XIII. Post-Conviction Remedies

VIII. Defenses


Estoppel Defenses

Sixth Circuit

• Collateral Estoppel

 Hardesty v. Hamburg Twp, 05-1346 (9/1/06)

    > Officers entered Hardesty and his father’s home and discovered Hardesty and other minors had been unlawfully consuming alcohol. Hardesty and the other minors were charged in state court with being minors in possession of alcohol. One of the minors moved to suppress the evidence found by the officers based upon an unlawful entry into the home. The state court agreed and suppressed the evidence. As a result, the state charges were dropped against all of the minors, including Hardesty. Subsequently, Hardesty and his father filed an action against the officers and the police department, pursuant to 42 USC § 1983, claiming that the officers had violated his Fourth Amendment rights and that the doctrine of collateral estoppel required that the district court adhere to the state court decision that an unlawful search had occurred. The district court granted summary judgment to the officers, and Hardesty appealed.

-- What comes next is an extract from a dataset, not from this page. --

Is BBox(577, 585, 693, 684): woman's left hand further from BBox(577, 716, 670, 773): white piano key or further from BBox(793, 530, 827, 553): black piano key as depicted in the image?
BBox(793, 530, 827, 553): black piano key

    * Holding: The court held that federal courts must give the same preclusive effect to state court judgments as those judgments would receive in the state court. The court noted that, under Michigan law, collateral estoppel applies when (1) there is an identity of parties across the proceedings, (2) there was a valid final judgment, (3) the same issue was litigated and decided in the first proceeding, and (4) the party against whom it is asserted had a full and fair opportunity to litigate the issue. In the case, the court found that the first element failed because the police-officer defendants in the § 1983 action were not in privity with the prosecution of the underlying state criminal charge. Thus, collateral estoppel did not apply and the court proceeded to the merits. (See supra).



    • Res Judicata/Collateral Estoppel

 U.S. v. Vasilakos, 05-3166 (11/21/07)

    > Defendant was charged with conspiracy, mail fraud, and money laundering over his scheme to steal money from his employer. Defendant argued in the district court that the prosecution should be precluded because defendant won an earlier civil law suit brought by the employer. The district court disagreed and defendant appealed.

    * Holding: The doctrine of res judicata bars future claims where there is (1) a final decision on the merits by a court, (2) privity between the parties, (3) an issue in the subsequent litigation that was, or should have been, litigated in the prior action, and (4) identity of the causes of action. Collateral estoppel precludes re-litigating issues between parties or their privies. The court held that a party in “privity” is one who is a successor in interest to a party, one who controlled the prior action, or one whose interests were adequately represented. In the case, the court ruled that the government was not in privity with the employer who brought the civil law suit against defendant, and accordingly neither res judicata nor collateral estoppel precluded the prosecution.



    • Entrapment by Estoppel

 U.S. v. Triana, 05-3173 (11/2/06)

    > Defendant was a doctor who was convicted of medicare fraud. As a result, his conditions of supervised release required that he not participate in a company that received medicare reimbursements and that he report to his probation officer any interest he obtained in a company that received such reimbursements. Defendant subsequently secretly ran two businesses that submitted substantial claims to medicare and he siphoned the money out of the businesses through sophisticated means. Defendant was then charged with conspiring to defraud medicare and making false statements to the federal probation department. At trial, defendant pursued the defense of entrapment by estoppel, claiming that he disclosed the nature of his businesses to the probation department and that the activities were approved. The district court refused to instruct the jury on the defense of entrapment by estoppel, defendant was convicted, and he appealed.

    * Holding: In order to prove an entrapment by estoppel defense, the defendant must show that (1) a government agent announced that the conduct was legal, (2) the defendant relied on the agent’s announcement, (3) the reliance was reasonable, and (4) given the reliance, prosecution would be unfair. The court found that defendant could not meet the first element of the test because (a) defendant was repeatedly advised as to what conduct was illegal for him and he knowingly engaged in illegal conduct, and (b) defendant withheld substantial information from his probation officers and misstated critical facts about the nature of his employment in an effort to conceal the true nature of what he was doing. Accordingly, the court affirmed the district court’s refusal to provide the jury instruction.